Just days after the Paris terrorist attacks on November 13, the iconic mask of Guy Fawkes appeared – again – in two videos released in French by the hacktivist techno-social collective Anonymous. This time, they declared a total war on the Islamic State, or ISIS, continuing a campaign sparked by the Charlie Hebdo attacks.

Anonymous was quick to distance this work from surveillance measures targeting Arab and Muslim populations. One month later, an operation against presidential candidate Donald Trump was launched featuring a masked figure in a video voicing outrage against Trump’s call to ban Muslims from entering the United States.

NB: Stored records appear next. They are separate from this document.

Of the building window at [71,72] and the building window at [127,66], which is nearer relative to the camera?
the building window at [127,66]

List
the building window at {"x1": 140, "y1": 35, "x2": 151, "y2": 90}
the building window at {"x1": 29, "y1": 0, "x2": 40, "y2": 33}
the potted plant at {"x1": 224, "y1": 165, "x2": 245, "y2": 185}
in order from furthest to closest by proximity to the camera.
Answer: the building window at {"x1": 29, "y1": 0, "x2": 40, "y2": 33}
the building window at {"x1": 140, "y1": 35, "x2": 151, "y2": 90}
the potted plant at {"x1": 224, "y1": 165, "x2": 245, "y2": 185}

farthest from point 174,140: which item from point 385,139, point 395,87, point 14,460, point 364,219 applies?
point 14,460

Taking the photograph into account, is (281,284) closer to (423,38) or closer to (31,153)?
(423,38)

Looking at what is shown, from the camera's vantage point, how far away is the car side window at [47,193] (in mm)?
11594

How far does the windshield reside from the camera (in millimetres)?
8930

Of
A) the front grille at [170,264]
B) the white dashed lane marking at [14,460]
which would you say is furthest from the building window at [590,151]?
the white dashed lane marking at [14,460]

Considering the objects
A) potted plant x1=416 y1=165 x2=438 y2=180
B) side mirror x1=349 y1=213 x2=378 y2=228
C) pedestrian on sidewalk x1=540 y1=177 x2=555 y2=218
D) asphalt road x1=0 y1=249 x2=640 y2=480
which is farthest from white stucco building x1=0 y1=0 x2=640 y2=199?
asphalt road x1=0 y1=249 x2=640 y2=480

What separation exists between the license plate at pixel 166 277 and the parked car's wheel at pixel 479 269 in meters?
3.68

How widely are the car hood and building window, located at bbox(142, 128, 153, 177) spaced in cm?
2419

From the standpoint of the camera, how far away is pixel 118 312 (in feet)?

Then on December 13, at the Twitter handle @YourAnonNews, Anonymous issued a message distancing themselves from a splinter group of secret hackers aligned with US security interests, the counterterrorism group GhostSec.

This sequence of events is less indicative of an “identity crisis,” as tweeted by an Anonymous member and reported in the Washington Post than of the jettisoning of any one “identity” for Anonymous.

Anonymous’ collective actions are not identity-driven but faceless. The mask of Anonymous refuses identity.

The question that interests me, as a literary scholar and critical theorist, is: how did Guy Fawkes become transformed from a 17th-century Catholic conspirator to a tool of social protest?